Nel 1895 Oscar Wilde, accusato di sodomia e immoralità fu condannato ai lavori forzati nel carcere di Reading. Fu un’esperienza drammatica, un’esperienza da cui lo scrittore non si riprese mai, ma che cercò di raccontare, a suo modo, in un breve componimento in versi. Scritto immediatamente dopo la sua scarcerazione la Ballata del Carcere di Reading è un poema di rara lucidità, in cui Wilde esprime un’intensa analisi della propria condizione esistenziale; prendendo spunto dalla sua triste esistenza carceraria, egli denuncia le debolezze, le miserie e le contraddizioni della natura umana. Nella sua devastante condizione di detenuto, il poeta si distacca dalla concezione edonistica della vita da cui si era lasciato accecare, e riconosce allla fine la sofferenza come tappa fondamentale di un percorso di rinascita e redenzione spirituale. È significativo nella durezza delle strofe il cambiamento dello scrittore con la vita interiore che diventa più introspettiva e sofferta così come la sua arte non è più, come la vita, espressione edonistica, provocatoria, gaudente. La sua profonda fede nella vita come un’opera d’arte (life as a work of art), che fino a quegli anni rappresentò la pura espressione dell’estetismo, divenne da quegli anni così tremendamente pessimistica che continuò a logorarlo anche dopo la sua scarcerazione, fino alla sua morte. La “Ballata del Carcere di Reading” racconta la storia dell’impiccagione di un giovane detenuto colpevole di avere ucciso la donna che amava (he did not wear his scarlet coat, For blood and wine are red, And blood and wine were on his hands When they found him with the dead, The poor dead woman whom he loved, And murdered in her bed ). Lui aveva ucciso una cosa viva, ma loro avevano ucciso un uomo morto. ed evoca il rituale assurdo e feroce dell’esecuzione, e quella che contiene la profonda considerazione religiosa, sui mali del mondo e sulla redenzione.

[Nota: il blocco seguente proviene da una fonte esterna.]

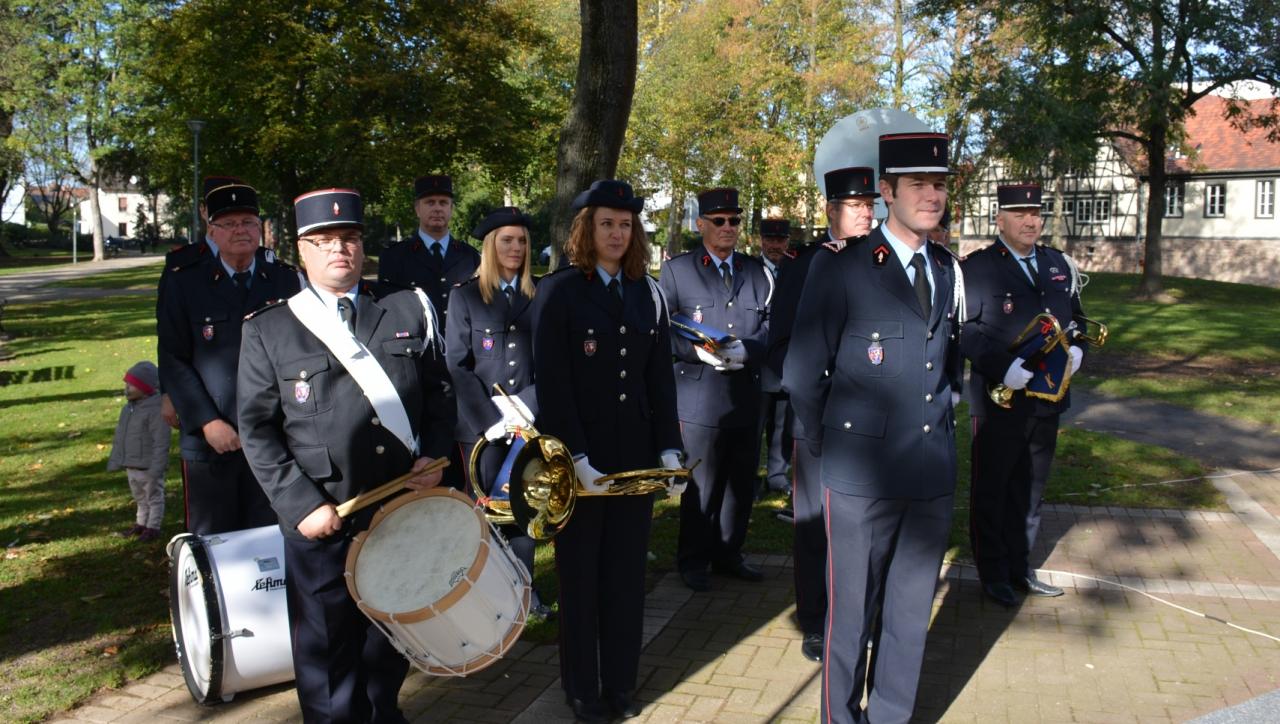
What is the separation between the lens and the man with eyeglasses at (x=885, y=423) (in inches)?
176

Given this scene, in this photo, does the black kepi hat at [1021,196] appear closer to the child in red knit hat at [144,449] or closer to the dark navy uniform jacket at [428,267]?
the dark navy uniform jacket at [428,267]

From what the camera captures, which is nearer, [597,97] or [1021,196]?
[1021,196]

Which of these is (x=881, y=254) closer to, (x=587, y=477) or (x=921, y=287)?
(x=921, y=287)

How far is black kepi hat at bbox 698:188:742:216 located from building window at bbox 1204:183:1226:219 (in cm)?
5363

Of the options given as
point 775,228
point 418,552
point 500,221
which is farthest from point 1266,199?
point 418,552

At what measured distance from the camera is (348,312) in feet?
14.2

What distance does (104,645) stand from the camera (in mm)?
5898

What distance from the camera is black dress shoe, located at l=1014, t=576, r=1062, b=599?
259 inches

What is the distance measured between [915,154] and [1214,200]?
56160 mm

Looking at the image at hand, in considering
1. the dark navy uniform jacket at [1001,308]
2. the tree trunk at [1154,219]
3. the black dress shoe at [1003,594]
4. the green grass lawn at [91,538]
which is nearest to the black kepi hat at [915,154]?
the dark navy uniform jacket at [1001,308]

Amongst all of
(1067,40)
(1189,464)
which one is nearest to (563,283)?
(1189,464)

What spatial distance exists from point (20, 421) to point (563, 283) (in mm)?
11763

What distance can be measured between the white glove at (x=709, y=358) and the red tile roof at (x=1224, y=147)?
5003cm

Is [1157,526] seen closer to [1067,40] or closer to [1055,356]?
[1055,356]
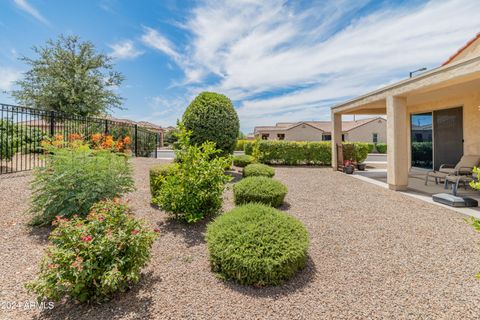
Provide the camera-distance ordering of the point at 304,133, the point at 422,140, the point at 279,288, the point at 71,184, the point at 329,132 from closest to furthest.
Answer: the point at 279,288
the point at 71,184
the point at 422,140
the point at 304,133
the point at 329,132

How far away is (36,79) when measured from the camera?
1436cm

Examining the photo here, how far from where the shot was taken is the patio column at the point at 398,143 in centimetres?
677

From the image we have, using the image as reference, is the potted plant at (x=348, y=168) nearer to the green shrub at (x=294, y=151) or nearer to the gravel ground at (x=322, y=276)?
the green shrub at (x=294, y=151)

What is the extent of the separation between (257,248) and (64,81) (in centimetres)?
1754

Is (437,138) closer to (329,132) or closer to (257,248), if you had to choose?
(257,248)

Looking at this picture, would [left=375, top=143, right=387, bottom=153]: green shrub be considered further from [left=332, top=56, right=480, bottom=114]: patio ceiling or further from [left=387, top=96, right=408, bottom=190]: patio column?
[left=387, top=96, right=408, bottom=190]: patio column

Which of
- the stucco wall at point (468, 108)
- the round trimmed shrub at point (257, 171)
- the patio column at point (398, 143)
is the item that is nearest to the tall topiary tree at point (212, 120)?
the round trimmed shrub at point (257, 171)

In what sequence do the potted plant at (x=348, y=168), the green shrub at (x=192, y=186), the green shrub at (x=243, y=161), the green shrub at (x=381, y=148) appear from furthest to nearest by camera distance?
the green shrub at (x=381, y=148)
the green shrub at (x=243, y=161)
the potted plant at (x=348, y=168)
the green shrub at (x=192, y=186)

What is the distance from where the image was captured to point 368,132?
113 ft

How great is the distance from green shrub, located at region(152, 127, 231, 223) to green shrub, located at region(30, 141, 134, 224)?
3.26 feet

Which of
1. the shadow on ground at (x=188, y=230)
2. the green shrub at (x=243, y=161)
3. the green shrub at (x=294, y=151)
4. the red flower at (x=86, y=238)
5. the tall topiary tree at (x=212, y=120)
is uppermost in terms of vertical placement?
the tall topiary tree at (x=212, y=120)

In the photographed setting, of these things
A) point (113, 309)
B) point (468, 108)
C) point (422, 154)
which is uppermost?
point (468, 108)

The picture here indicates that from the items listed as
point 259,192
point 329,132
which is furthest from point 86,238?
point 329,132

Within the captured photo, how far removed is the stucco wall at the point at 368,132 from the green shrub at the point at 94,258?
37023mm
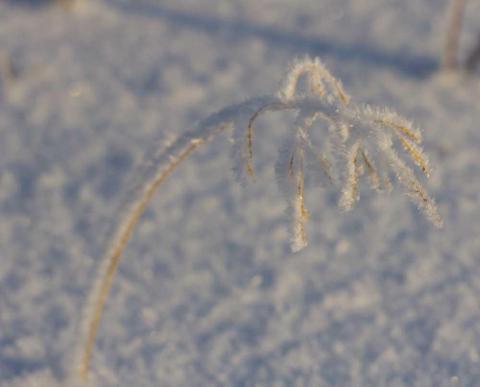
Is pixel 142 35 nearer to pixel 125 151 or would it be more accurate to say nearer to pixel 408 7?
pixel 125 151

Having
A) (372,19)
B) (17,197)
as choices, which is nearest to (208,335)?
(17,197)

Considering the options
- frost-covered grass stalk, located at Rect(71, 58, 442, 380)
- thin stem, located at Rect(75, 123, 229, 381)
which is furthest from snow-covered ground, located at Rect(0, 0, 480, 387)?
frost-covered grass stalk, located at Rect(71, 58, 442, 380)

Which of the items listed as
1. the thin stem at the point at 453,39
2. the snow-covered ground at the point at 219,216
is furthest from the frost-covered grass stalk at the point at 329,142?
the thin stem at the point at 453,39

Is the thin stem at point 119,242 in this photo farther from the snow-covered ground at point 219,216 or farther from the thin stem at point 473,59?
the thin stem at point 473,59

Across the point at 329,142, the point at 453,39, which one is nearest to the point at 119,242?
the point at 329,142

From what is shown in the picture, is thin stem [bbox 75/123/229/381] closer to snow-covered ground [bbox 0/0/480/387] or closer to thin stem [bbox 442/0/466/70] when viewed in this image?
snow-covered ground [bbox 0/0/480/387]

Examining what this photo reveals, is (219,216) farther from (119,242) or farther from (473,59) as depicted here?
(473,59)
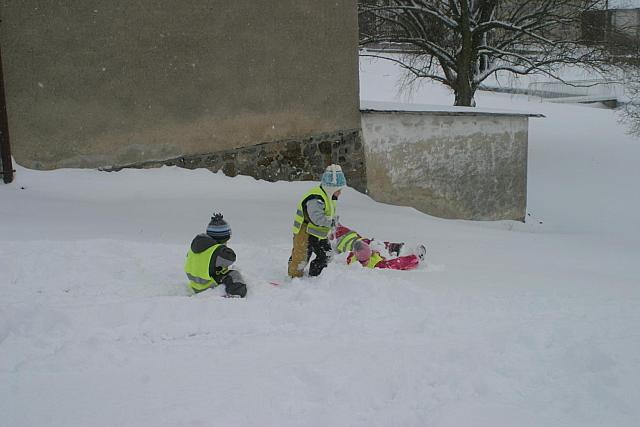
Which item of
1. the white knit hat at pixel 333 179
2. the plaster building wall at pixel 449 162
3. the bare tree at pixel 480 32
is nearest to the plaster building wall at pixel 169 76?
the plaster building wall at pixel 449 162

Ogni uomo uccide la cosa che ama, che ciascuno lo sappia: gli uni uccidono con uno sguardo di odio, gli altri con delle parole carezzevoli, il vigliacco con un bacio, il coraggioso lo fa con una spada! (Yet each man kills the thing he loves By each let this be heard, Some do it with a bitter look, Some with a flattering word, The coward does it with a kiss, The brave man with a sword!).
La Ballata del Carcere di Reading è una testimonianza della violenza silenziosa del potere esercitato sui carcerati in generale e in particolare sul giovane assassino che, assetato di vita beve l’aria del mattino e guarda dalla sua cella quel pezzetto di azzurro che in carcere è chiamato cielo e che soffre l’assillante controllo delle guardie per impedire che si possa togliere la vita e rovinare lo “spettacolo”.
Questo canto disperato la cui traduzione e adattamento sono stati curati da Umberto Orsini ed Elio De Capitani è in scena al Teatro Puccini con la regia di De Capitani dove Umberto Orsini, fra i maggiori interpreti del teatro italiano, incontra Giovanna Marini, la più grande voce della nostra musica popolare, in uno spettacolo intimo e dolente.
Lei con chitarra, lui con il libro nella veste del narratore. Orsini non stupisce la sua inconfondibile voce affascina e incanta, stupisce invece l’arte di Giovanna Marini nella triplice veste di musicista, cantante e attrice. Mi ha sinceramente affascinato ed emozionato e sorpreso perché il mio ricordo di Giovanna va indietro di cinquant’anni quando la vedevo nel rosso oltrepo mantovano interpretare con la sua bella voce i canti popolari, quelli delle mondine, della lotta partigiana, di “bella ciao”. Poi l’ho persa di vista perché la vita mi ha portato ad altri impegni più prosaici e più impegnativi. Quindi Giovanna è stata la vera rivelazione. Canta le parole di Wilde con musica da lei composta che si rifà alle ballate scozzesi (I MacDonald), alle melodie elisabettiane e ai Lieder di Schubert. Esibizioni di grande raffinatezza e di grande spessore emozionale. Una lettura a due voci che crea e scompone, a volte la Marini
ripropone in inglese il testo che Orsini ha appena letto e a volte lo anticipa in un gioco che alla fine ci fa uscire dal teatro con gli occhi umidi di pianto e la voce strozzata dall’emozione.